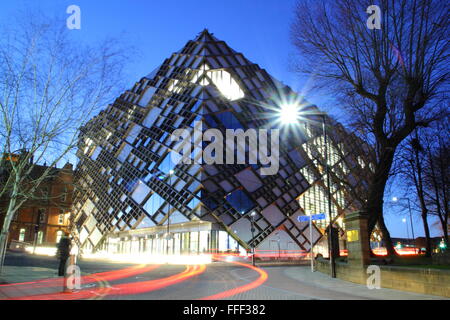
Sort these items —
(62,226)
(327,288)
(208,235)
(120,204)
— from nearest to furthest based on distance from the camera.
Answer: (327,288)
(208,235)
(120,204)
(62,226)

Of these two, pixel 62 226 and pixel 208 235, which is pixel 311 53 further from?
pixel 62 226

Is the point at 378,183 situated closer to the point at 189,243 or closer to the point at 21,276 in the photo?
the point at 21,276

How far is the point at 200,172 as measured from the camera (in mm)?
39000

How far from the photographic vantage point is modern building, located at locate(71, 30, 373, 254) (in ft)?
129

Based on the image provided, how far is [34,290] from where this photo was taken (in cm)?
1007

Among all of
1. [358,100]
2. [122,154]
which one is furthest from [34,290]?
[122,154]

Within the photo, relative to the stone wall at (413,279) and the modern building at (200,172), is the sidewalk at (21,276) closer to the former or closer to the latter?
the stone wall at (413,279)

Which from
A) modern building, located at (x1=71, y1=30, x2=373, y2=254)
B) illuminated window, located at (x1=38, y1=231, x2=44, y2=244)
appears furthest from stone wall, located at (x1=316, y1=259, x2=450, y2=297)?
illuminated window, located at (x1=38, y1=231, x2=44, y2=244)

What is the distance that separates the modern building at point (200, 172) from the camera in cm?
3931

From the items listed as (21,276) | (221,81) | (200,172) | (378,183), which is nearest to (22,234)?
(200,172)

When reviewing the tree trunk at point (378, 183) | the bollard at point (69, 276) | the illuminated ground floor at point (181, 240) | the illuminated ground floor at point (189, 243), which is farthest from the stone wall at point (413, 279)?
the illuminated ground floor at point (181, 240)

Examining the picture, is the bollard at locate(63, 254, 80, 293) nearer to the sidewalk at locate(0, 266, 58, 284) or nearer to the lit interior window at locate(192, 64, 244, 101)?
the sidewalk at locate(0, 266, 58, 284)

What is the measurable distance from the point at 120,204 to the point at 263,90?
87.2ft
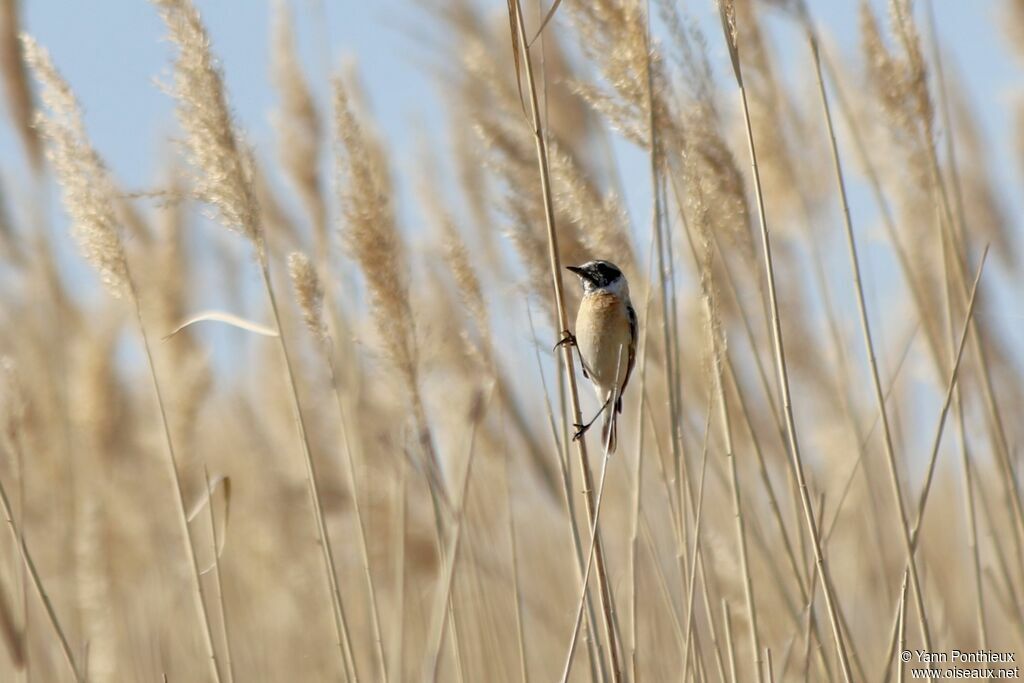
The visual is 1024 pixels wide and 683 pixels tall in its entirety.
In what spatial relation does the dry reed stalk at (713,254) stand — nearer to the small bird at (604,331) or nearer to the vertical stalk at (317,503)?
the small bird at (604,331)

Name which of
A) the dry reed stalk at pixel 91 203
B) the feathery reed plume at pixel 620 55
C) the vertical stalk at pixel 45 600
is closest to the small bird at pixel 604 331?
the feathery reed plume at pixel 620 55

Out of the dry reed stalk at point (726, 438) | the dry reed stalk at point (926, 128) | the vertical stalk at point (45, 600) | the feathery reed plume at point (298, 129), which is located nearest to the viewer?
the vertical stalk at point (45, 600)

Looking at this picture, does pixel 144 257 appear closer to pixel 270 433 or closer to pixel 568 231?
pixel 270 433

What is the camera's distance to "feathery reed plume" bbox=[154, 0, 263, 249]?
2.01 metres

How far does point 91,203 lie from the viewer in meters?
2.09

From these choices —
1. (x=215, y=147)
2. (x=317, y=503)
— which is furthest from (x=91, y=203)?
(x=317, y=503)

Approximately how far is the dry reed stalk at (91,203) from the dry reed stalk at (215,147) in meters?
0.19

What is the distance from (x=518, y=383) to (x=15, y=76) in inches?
57.9

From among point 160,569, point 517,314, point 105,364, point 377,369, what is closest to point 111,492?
point 160,569

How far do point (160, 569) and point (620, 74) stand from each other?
8.58 feet

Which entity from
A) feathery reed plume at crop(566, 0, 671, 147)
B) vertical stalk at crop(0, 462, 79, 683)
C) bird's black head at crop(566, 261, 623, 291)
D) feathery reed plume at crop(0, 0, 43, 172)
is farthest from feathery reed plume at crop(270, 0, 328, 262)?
vertical stalk at crop(0, 462, 79, 683)

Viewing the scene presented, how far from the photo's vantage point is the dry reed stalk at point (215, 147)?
2.01 meters

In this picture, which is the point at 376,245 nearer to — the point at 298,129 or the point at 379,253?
the point at 379,253

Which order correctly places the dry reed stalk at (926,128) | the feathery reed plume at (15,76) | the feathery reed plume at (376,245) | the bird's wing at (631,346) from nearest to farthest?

______

• Set problem:
Images should not appear in the copy; retype the listing above exactly.

• Output for this task:
Sort these items —
(62,226)
(327,288)
(208,235)
(120,204)
— from nearest to furthest based on distance from the camera.
Answer: (327,288)
(208,235)
(120,204)
(62,226)

Of these two, pixel 62 226 and pixel 208 235, which is pixel 311 53 further from?
pixel 62 226

Is the point at 378,183 situated closer to the point at 189,243 or closer to the point at 21,276 in the photo?
the point at 21,276

How far is the point at 200,172 as measured from the camera (in mm)?
39000

How far from the photographic vantage point is modern building, located at locate(71, 30, 373, 254) (in ft)?
129

Based on the image provided, how far is [34,290] from where this photo was taken (in cm)?
1007

Among all of
1. [358,100]
2. [122,154]
which one is furthest from [34,290]?
[122,154]

Within the photo, relative to the stone wall at (413,279) and the modern building at (200,172), is the sidewalk at (21,276) closer to the former or closer to the latter?
the stone wall at (413,279)

Which from
A) modern building, located at (x1=71, y1=30, x2=373, y2=254)
B) illuminated window, located at (x1=38, y1=231, x2=44, y2=244)
appears furthest from stone wall, located at (x1=316, y1=259, x2=450, y2=297)?
illuminated window, located at (x1=38, y1=231, x2=44, y2=244)

What is the distance that separates the modern building at point (200, 172) from the camera in cm?
3931

From the items listed as (21,276) | (221,81) | (200,172) | (378,183), which is nearest to (22,234)?
(200,172)

When reviewing the tree trunk at point (378, 183) | the bollard at point (69, 276) | the illuminated ground floor at point (181, 240) | the illuminated ground floor at point (189, 243), which is farthest from the stone wall at point (413, 279)?
the illuminated ground floor at point (181, 240)

Examining the picture, is the bollard at locate(63, 254, 80, 293) nearer to the sidewalk at locate(0, 266, 58, 284) or nearer to the lit interior window at locate(192, 64, 244, 101)?
the sidewalk at locate(0, 266, 58, 284)

What is the measurable distance from the point at 120,204 to the point at 263,90?
87.2ft
The visual is 1024 pixels wide and 683 pixels tall in its entirety.
In what spatial relation does the dry reed stalk at (713,254) stand — nearer to the small bird at (604,331) or nearer to the vertical stalk at (317,503)?
the small bird at (604,331)

Name which of
A) the dry reed stalk at pixel 91 203
B) the feathery reed plume at pixel 620 55
C) the vertical stalk at pixel 45 600
is closest to the small bird at pixel 604 331?
the feathery reed plume at pixel 620 55

Out of the dry reed stalk at point (726, 438) | the dry reed stalk at point (926, 128) | the vertical stalk at point (45, 600) | the feathery reed plume at point (298, 129), which is located nearest to the viewer?
the vertical stalk at point (45, 600)

Looking at this picture, does pixel 144 257 appear closer to pixel 270 433 or closer to pixel 568 231?
pixel 270 433

What is the camera's distance to "feathery reed plume" bbox=[154, 0, 263, 249]?
2.01 metres

How far does point 91,203 lie from the viewer in meters?
2.09

From these choices —
1. (x=215, y=147)
2. (x=317, y=503)
— which is furthest from (x=91, y=203)?
(x=317, y=503)

Approximately how far is the dry reed stalk at (91,203) from the dry reed stalk at (215,147) in meters?
0.19

What is the distance from (x=518, y=383) to (x=15, y=76) in inches?
57.9

From among point 160,569, point 517,314, point 105,364, point 377,369, what is closest to point 111,492?
point 160,569

How far do point (160, 569) and point (620, 74) stand from each other?
8.58 feet

Which entity from
A) feathery reed plume at crop(566, 0, 671, 147)
B) vertical stalk at crop(0, 462, 79, 683)
C) bird's black head at crop(566, 261, 623, 291)
D) feathery reed plume at crop(0, 0, 43, 172)
is farthest from feathery reed plume at crop(270, 0, 328, 262)?
vertical stalk at crop(0, 462, 79, 683)

Viewing the scene presented, how far from the photo's vantage point is the dry reed stalk at point (215, 147)?
2.01 meters

In this picture, which is the point at 376,245 nearer to — the point at 298,129 or the point at 379,253?
the point at 379,253

Which order correctly places the dry reed stalk at (926,128) | the feathery reed plume at (15,76) | the feathery reed plume at (376,245) | the bird's wing at (631,346) from nearest to farthest?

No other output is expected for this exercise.